With the donation, the largest in the college’s history, it aims to build on its activities, in and outside the classroom, in entrepreneurship and community engagement.

Two months ago, Mr. Wood also pledged $7-million to the University of Western Ontario’s Ivey Business School, known for an experiential-focused case method of teaching, to expand its efforts to test innovations in management education.

“He has a passion for both schools and a passion for business,” says Susan Frasson, daughter and a spokesperson for her father, who has health issues. “To give these two universities the tools they need and the funds they need to create really great, exciting business programs that will inspire and motivate young people gives him such a thrill,” adds Ms. Frasson, president of Coldpoint Holdings Ltd., a Wood family development company.

Mr. Wood’s ties to both universities run deep.

In 1964, he earned an undergraduate business administration degree from Western in London, Ont., winning the gold medal for top academic performance. In 2012, when making a separate gift to the Ivey school, Mr. Wood praised its case method as “no better way to learn business.”

During his time as president and chief executive, until 2005, of Guelph-based W.C. Wood Co. Ltd. (North America’s second-largest manufacturer of household freezers, refrigerators and dehumidifiers until it closed in 2009), he was a member of the University of Guelph’s board of governors for five years until 1979.

The new gift from Mr. Wood, whose name has been added to the Centre for Business and Student Enterprise at the college of business, is “a game-changer for us,” says Dr. Christensen Hughes, who praises Mr. Wood for his recent role as a mentor to her on several school initiatives.

“He really encouraged me to strengthen our accounting program and to do more in the area of entrepreneurship than we had been doing,” she says. “We also saw eye-to-eye on the idea that business schools should not be a fortress separate from the rest of campus.”

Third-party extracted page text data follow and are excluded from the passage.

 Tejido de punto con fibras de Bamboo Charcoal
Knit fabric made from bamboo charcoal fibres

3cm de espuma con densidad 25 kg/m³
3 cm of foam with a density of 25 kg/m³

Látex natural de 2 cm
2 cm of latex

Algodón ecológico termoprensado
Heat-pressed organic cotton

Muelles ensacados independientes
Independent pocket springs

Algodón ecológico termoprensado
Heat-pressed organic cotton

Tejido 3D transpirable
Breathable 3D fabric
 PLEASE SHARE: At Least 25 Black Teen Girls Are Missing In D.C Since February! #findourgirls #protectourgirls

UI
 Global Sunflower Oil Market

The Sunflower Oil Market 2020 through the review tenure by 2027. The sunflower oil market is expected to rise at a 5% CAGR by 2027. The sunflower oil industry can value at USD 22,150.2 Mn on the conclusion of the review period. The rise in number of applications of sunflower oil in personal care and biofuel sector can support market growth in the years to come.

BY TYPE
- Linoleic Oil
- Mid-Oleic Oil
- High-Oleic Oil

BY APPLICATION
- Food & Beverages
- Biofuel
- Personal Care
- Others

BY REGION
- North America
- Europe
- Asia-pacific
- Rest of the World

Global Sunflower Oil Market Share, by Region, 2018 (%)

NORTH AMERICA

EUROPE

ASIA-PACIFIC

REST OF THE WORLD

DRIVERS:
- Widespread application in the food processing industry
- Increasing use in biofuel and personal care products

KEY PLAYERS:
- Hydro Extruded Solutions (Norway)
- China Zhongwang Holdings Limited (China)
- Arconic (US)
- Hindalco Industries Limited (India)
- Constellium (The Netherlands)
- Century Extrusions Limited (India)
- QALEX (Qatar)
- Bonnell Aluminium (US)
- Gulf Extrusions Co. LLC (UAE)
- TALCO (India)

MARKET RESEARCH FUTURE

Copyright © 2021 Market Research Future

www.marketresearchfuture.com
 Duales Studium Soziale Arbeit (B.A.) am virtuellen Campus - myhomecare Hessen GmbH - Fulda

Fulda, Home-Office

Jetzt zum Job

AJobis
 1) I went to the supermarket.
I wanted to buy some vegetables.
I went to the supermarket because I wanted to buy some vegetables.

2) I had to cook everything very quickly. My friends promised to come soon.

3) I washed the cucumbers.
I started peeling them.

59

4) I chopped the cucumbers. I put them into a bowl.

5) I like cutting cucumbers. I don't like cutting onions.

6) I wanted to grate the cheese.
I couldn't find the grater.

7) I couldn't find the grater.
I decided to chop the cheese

She says his donation will support the recruitment next year of two academic chairs in his name for entrepreneurship and community engagement, as well as startup funding and mentoring for Guelph students across campus, and alumni, to work on business ideas at the college’s Hub Incubator Program.

The Wood gift also includes travel funds for students who, as part of their studies, act as consultants to real clients to solve economic sustainability problems. This year, at the request of officials and residents on Campobello Island in New Brunswick, students travelled there to offer advice on the community’s economic future.

At Ivey, acting dean Mark Vandenbosch says Mr. Wood’s gift is a “catalyst” to current school efforts to modernize management education.

“Disruption is coming to higher education,” he warns, with technology fuelling change. “We have to be on top of making sure we are not only ahead of the curve but also that we can make sure we are part of the disruptors rather than the disruptees.”

He says Ivey plans to allocate the Wood gift in three areas of teaching and learning: modernization of case-based education; new applications of technology; and strategic use of so-called blended learning that occurs online and in the classroom.

“The [donation] is helping us make sure we do continual improvement in the way we do case teaching,” says Dr. Vandenbosch, adding “we also want to look at how can we use technology to augment what is happening in the classroom.”

A new Centre for Innovation in Business Learning, and its future director, a new academic chair on the same topic, have been named for Mr. Wood, with a research focus on innovative curriculum and the relationship between technology and in-person learning.

With the donation, the school also plans to establish a course and curriculum development fund to assist faculty in the development of new courses and expand Ivey’s outreach to secondary-school students. A global symposium, also named for Mr. Wood, is expected to explore new approaches to teaching and learning business.

“We are thrilled by the gift," Dr. Vandenbosch says. “It is the foundation of what stuff we are going to be doing in this area rather than the only thing we are going to do.”